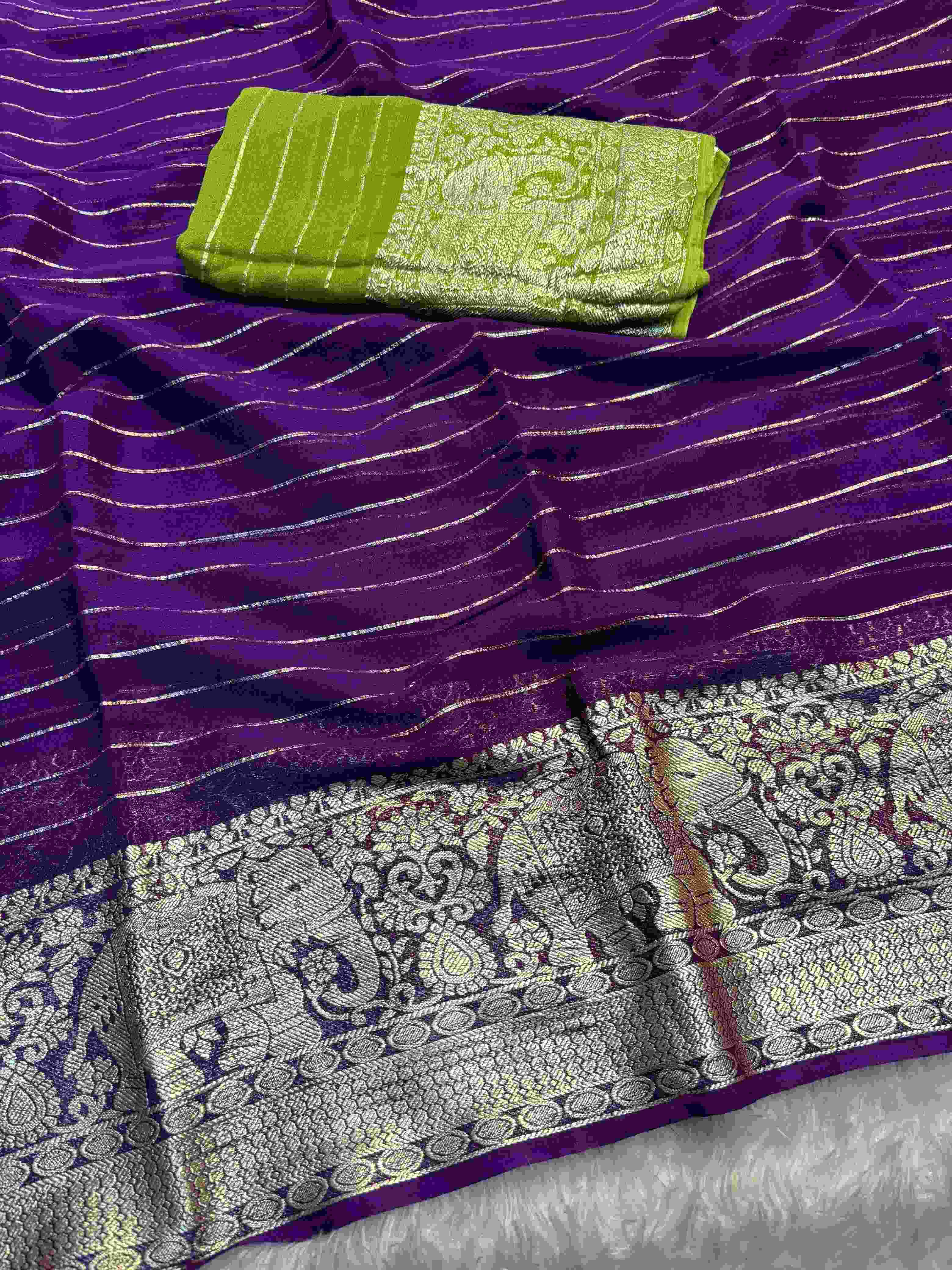 YNF VISCOSE KESH222 RUN170 SAREE WHOLESALE VISCOSE GEORGETTE JACUART SAREE MANUFACTURER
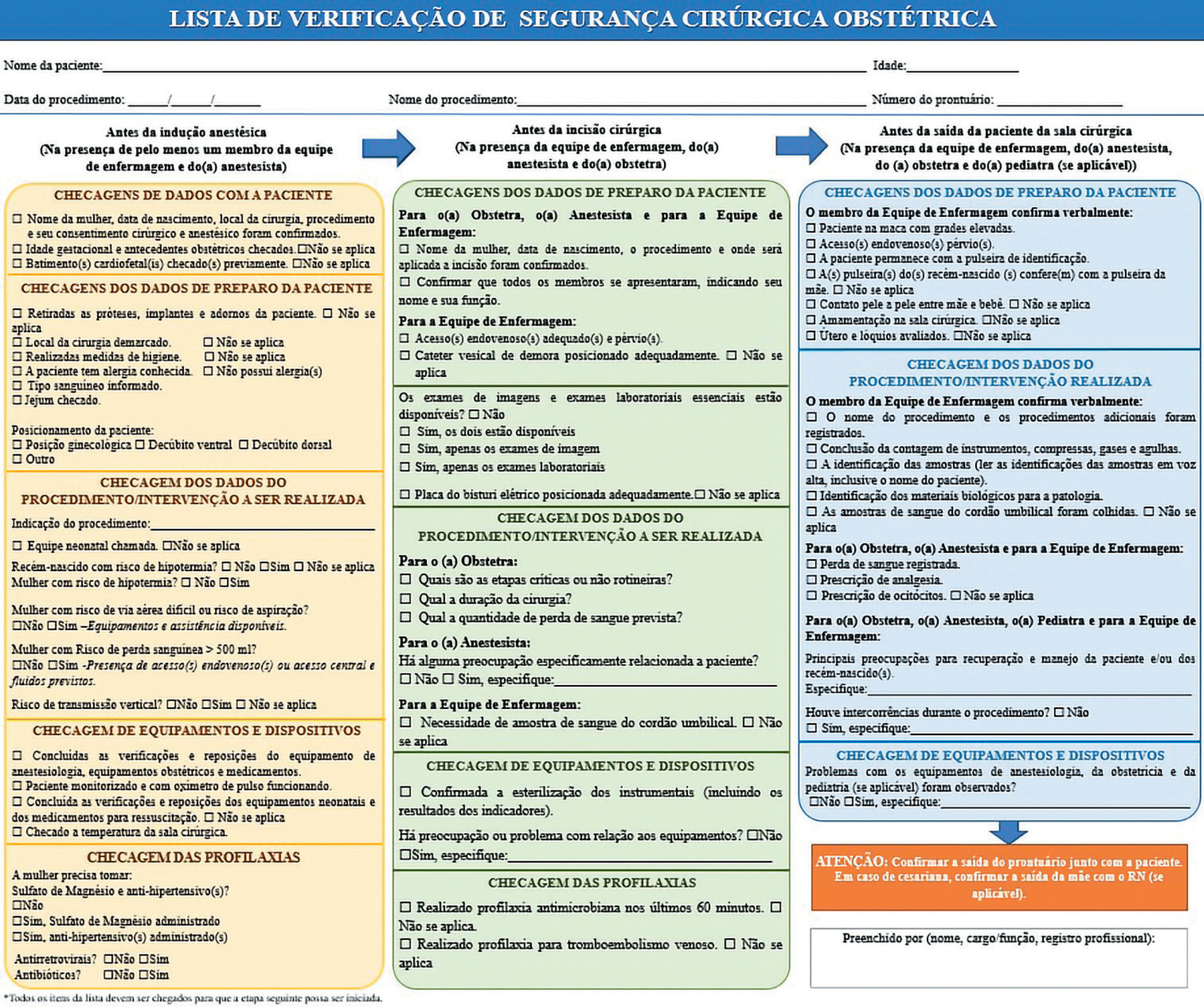 Elaboração e validação de tecnologia para segurança do cuidado intraoperatório obstétrico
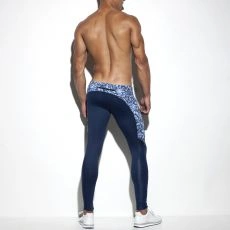 COLLANT DE SPORT LONG CAMOUFLAGE MARINE SP156-C09 - ES COLLECTION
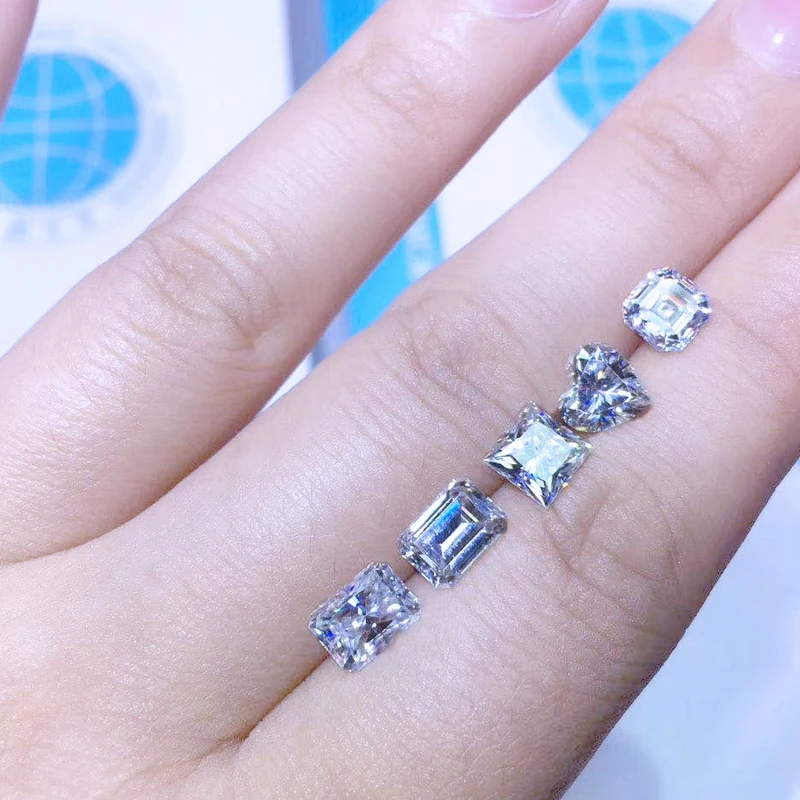 VVS Moissanite GRA Certificate Wholesale Price 6.5mm 7mm 7.5mm 8mm Round Loose Moissanite Diamond White Moissanite Gemstone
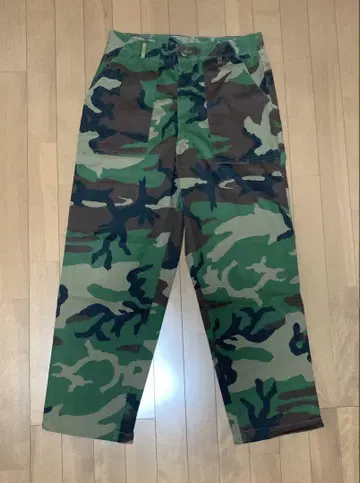 미군 실물 US.ARMY 80s 베이커 팬츠 우드랜드 브라스 지퍼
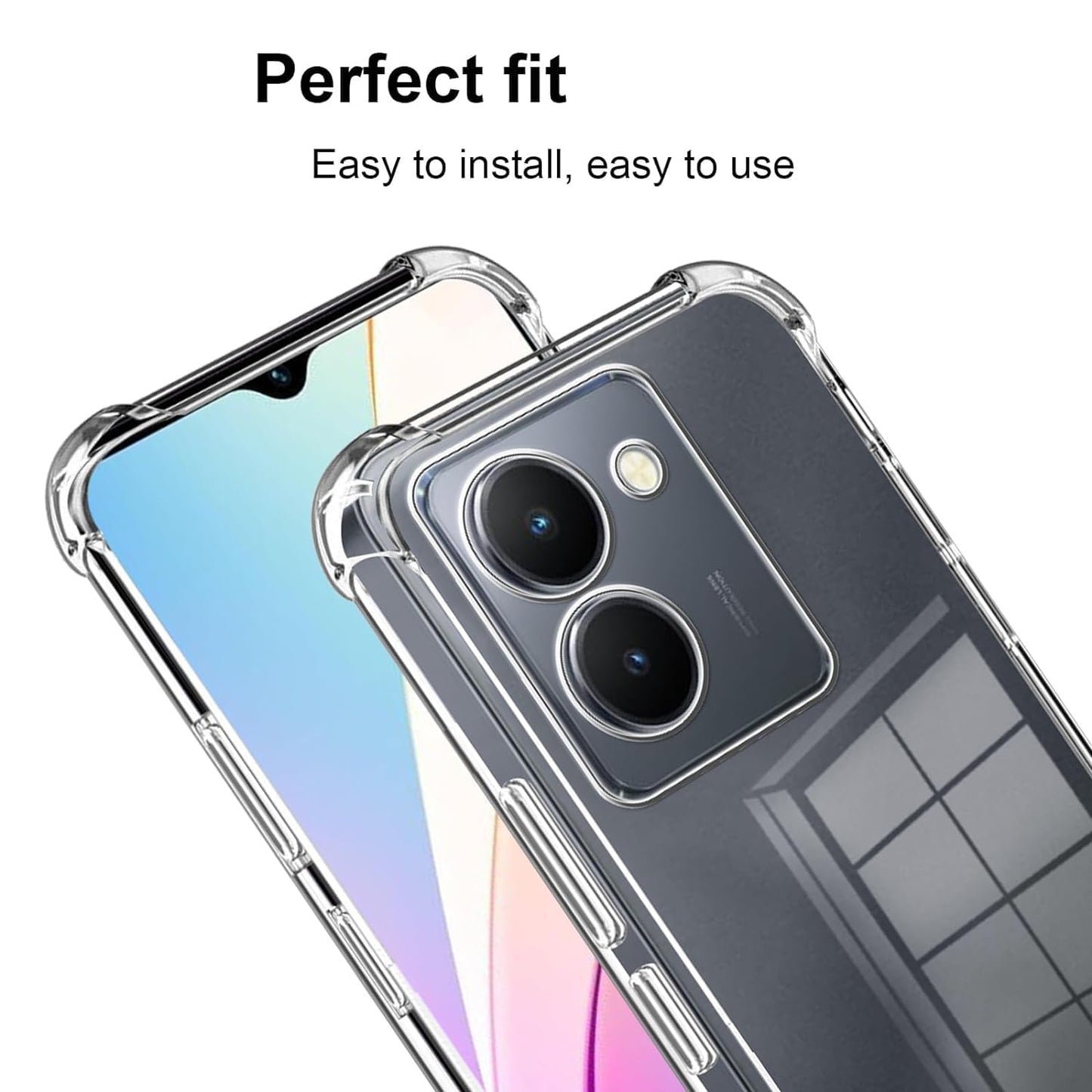Vivo Y03T Transparent Soft TPU Silicone Bumper Cover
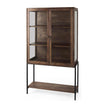 Mercana Arelius Wood Display Cabinet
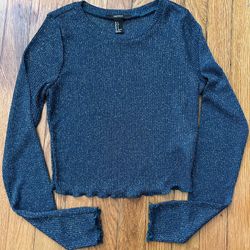 Glitter Mesh Top Size Small 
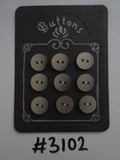 #3102 Lot of 9 Shiny Grey Buttons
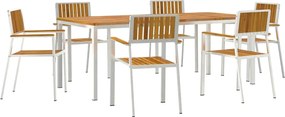 vidaXL Σετ Εξωτερικής Τραπέζης 7 pcs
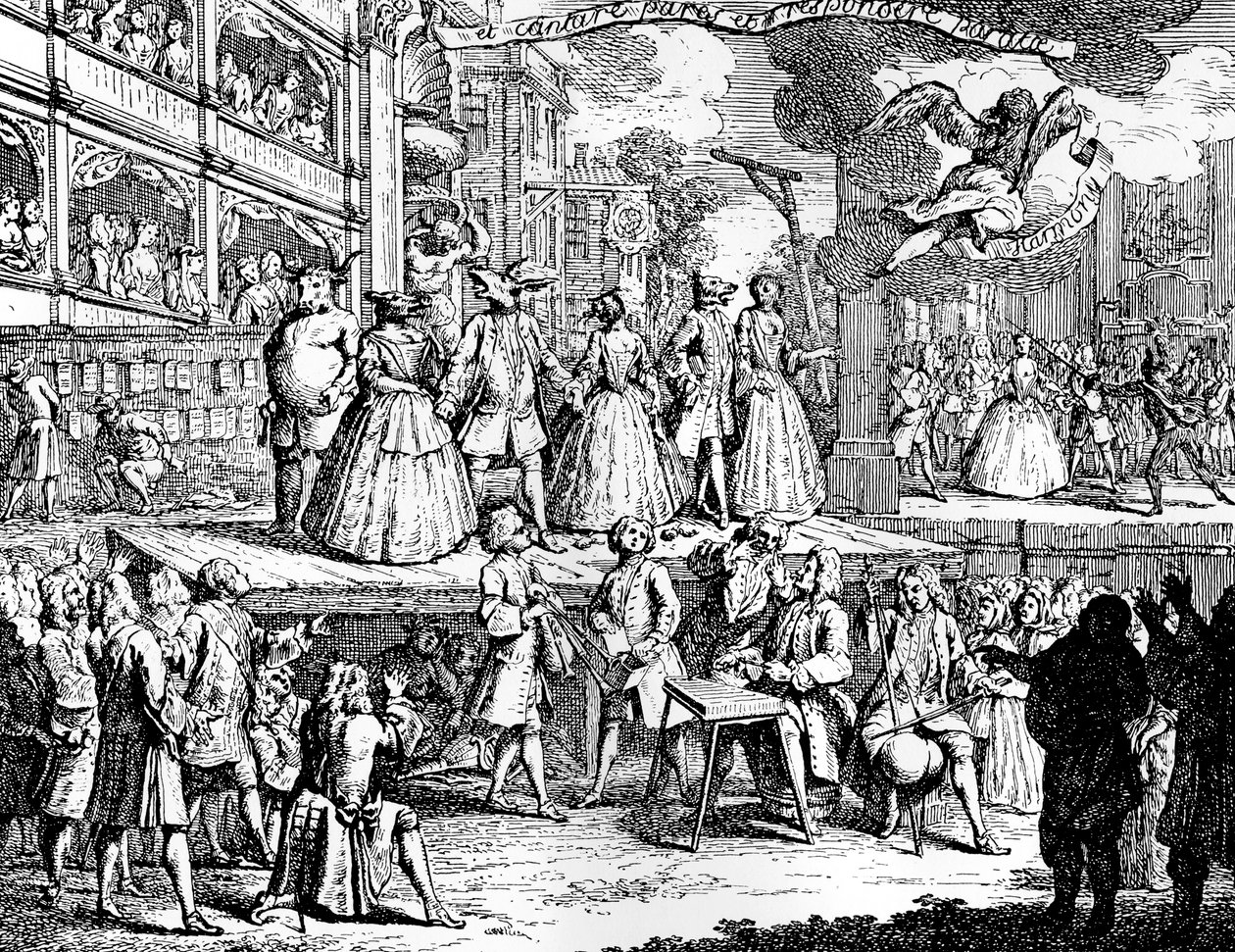 Eğer müzikler tılsımlar kalpleri büyüleyebilirse, 1730. by William Hogarth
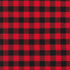 Mammoth Flannel  Check Cotton Flannel Fabric- Red and black, 1/2 yard - Lakes Makerie - Minneapolis, MN
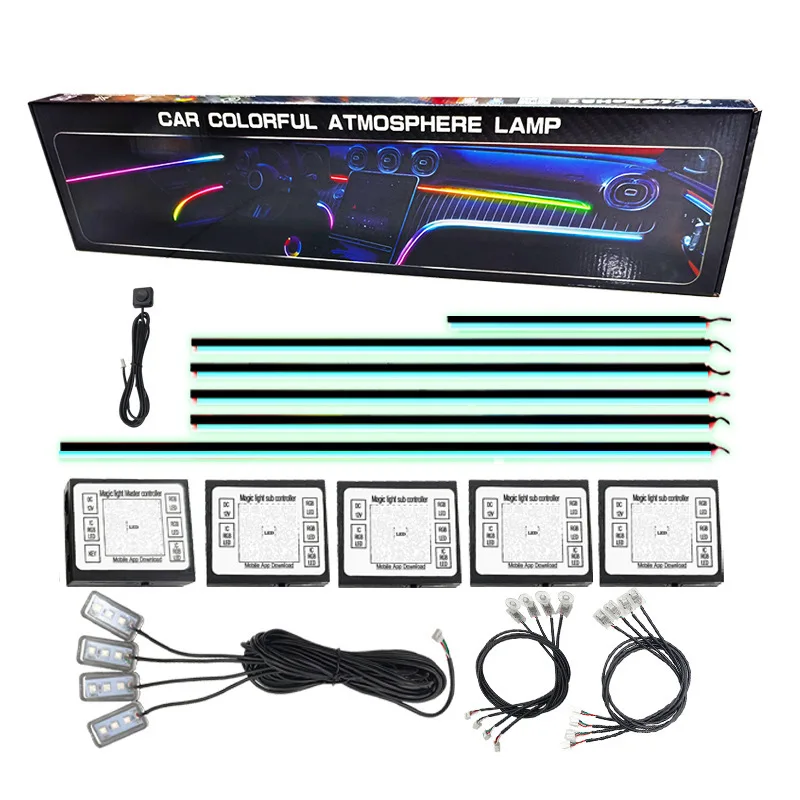 Car Hidden Acrylic 64 Color RGB Car Interior Symphony Ambient Light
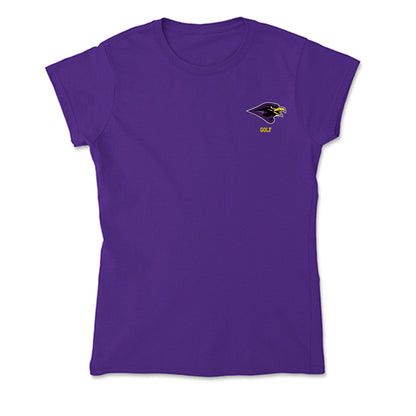 Montevallo - NCAA Men's Golf : Russell Boren III - Soft Style Women’s T-Shirt-0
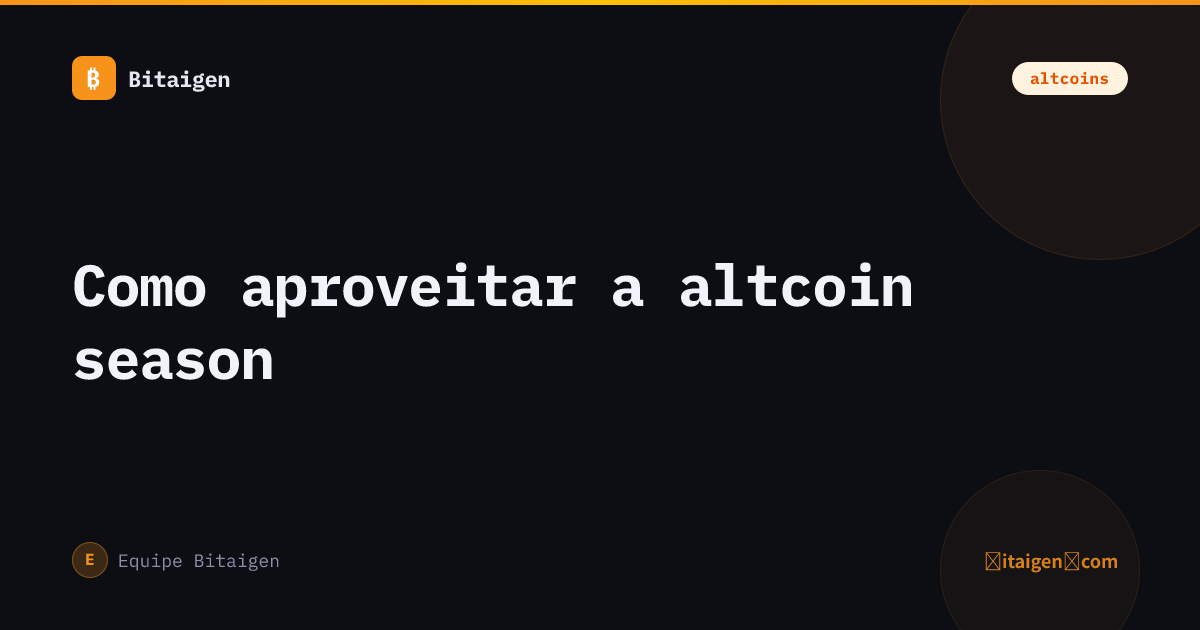 Como aproveitar a altcoin season
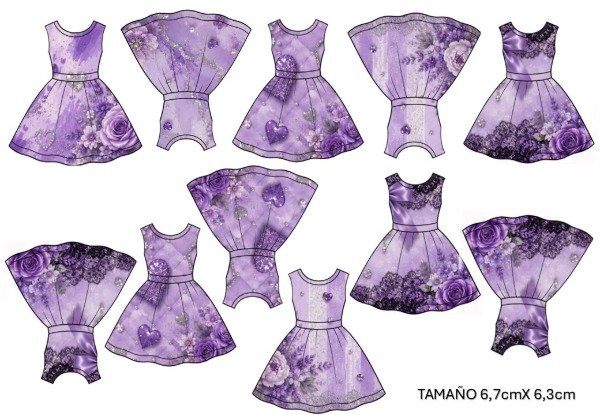 Producto - LAMINA COMESTIBLE VESTIDO LILA 1 - 1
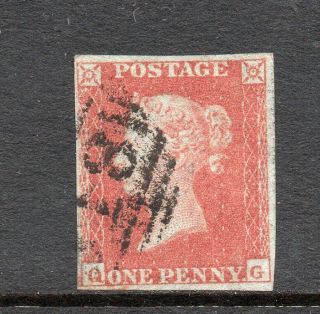 Sg11 1d Lake - Red Qg Alphabet 2 Thin Paper S/example Cat £850,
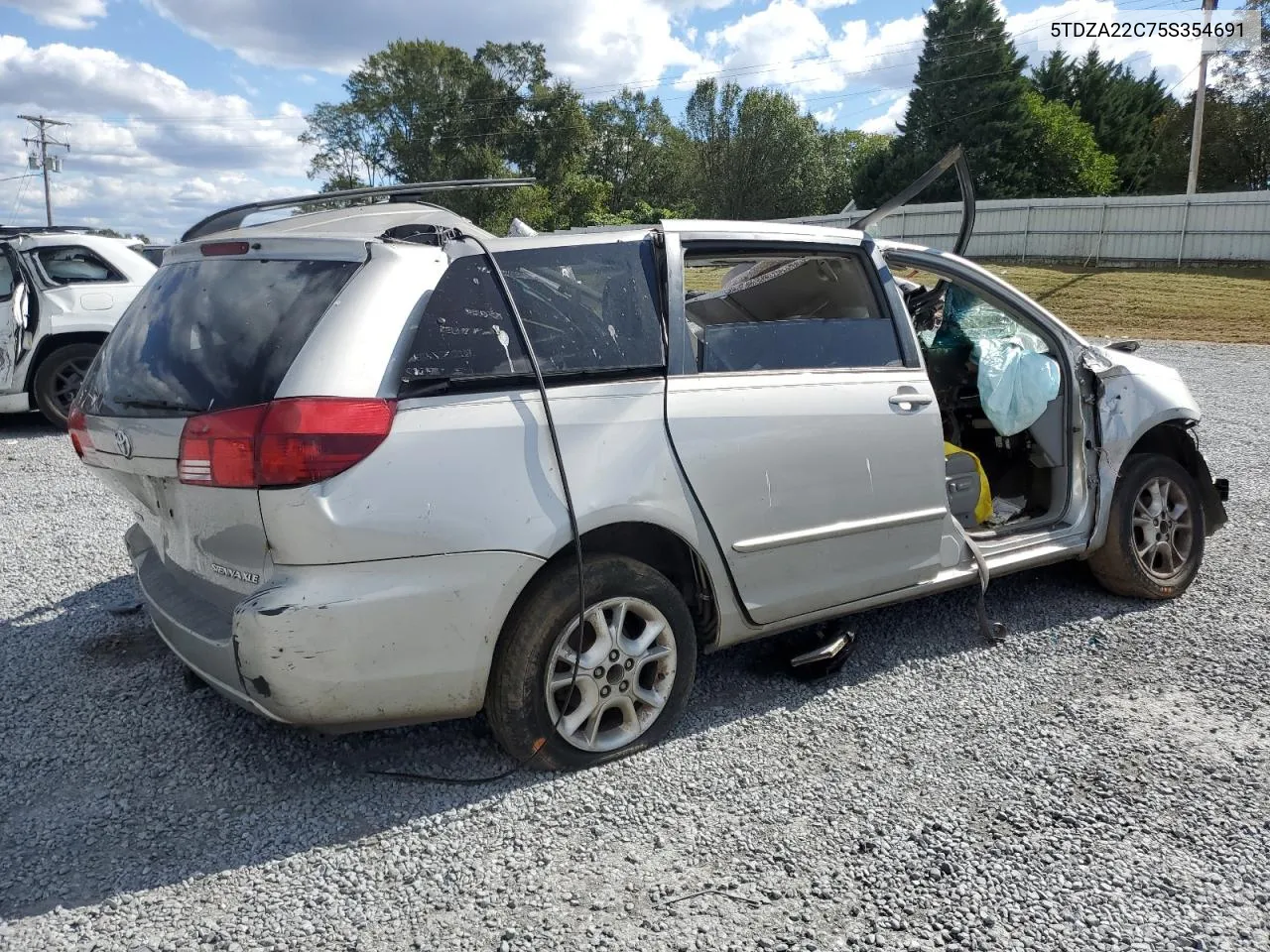 2005 Toyota Sienna Xle VIN: 5TDZA22C75S354691 Lot: 75999984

→ Instructions for the task:
Copy out every one of the eighteen records above word for word, leaving out the pictures and reproducing only the text of each line.

→ Reply to the exercise:
 YNF VISCOSE KESH222 RUN170 SAREE WHOLESALE VISCOSE GEORGETTE JACUART SAREE MANUFACTURER
 Elaboração e validação de tecnologia para segurança do cuidado intraoperatório obstétrico
 COLLANT DE SPORT LONG CAMOUFLAGE MARINE SP156-C09 - ES COLLECTION
 VVS Moissanite GRA Certificate Wholesale Price 6.5mm 7mm 7.5mm 8mm Round Loose Moissanite Diamond White Moissanite Gemstone
 미군 실물 US.ARMY 80s 베이커 팬츠 우드랜드 브라스 지퍼
Vivo Y03T Transparent Soft TPU Silicone Bumper Cover
 Mercana Arelius Wood Display Cabinet
 Glitter Mesh Top Size Small 
 #3102 Lot of 9 Shiny Grey Buttons
 vidaXL Σετ Εξωτερικής Τραπέζης 7 pcs
 Eğer müzikler tılsımlar kalpleri büyüleyebilirse, 1730. by William Hogarth
 Mammoth Flannel  Check Cotton Flannel Fabric- Red and black, 1/2 yard - Lakes Makerie - Minneapolis, MN
 Car Hidden Acrylic 64 Color RGB Car Interior Symphony Ambient Light
 Montevallo - NCAA Men's Golf : Russell Boren III - Soft Style Women’s T-Shirt-0
 Como aproveitar a altcoin season
 Producto - LAMINA COMESTIBLE VESTIDO LILA 1 - 1
 Sg11 1d Lake - Red Qg Alphabet 2 Thin Paper S/example Cat £850,
 2005 Toyota Sienna Xle VIN: 5TDZA22C75S354691 Lot: 75999984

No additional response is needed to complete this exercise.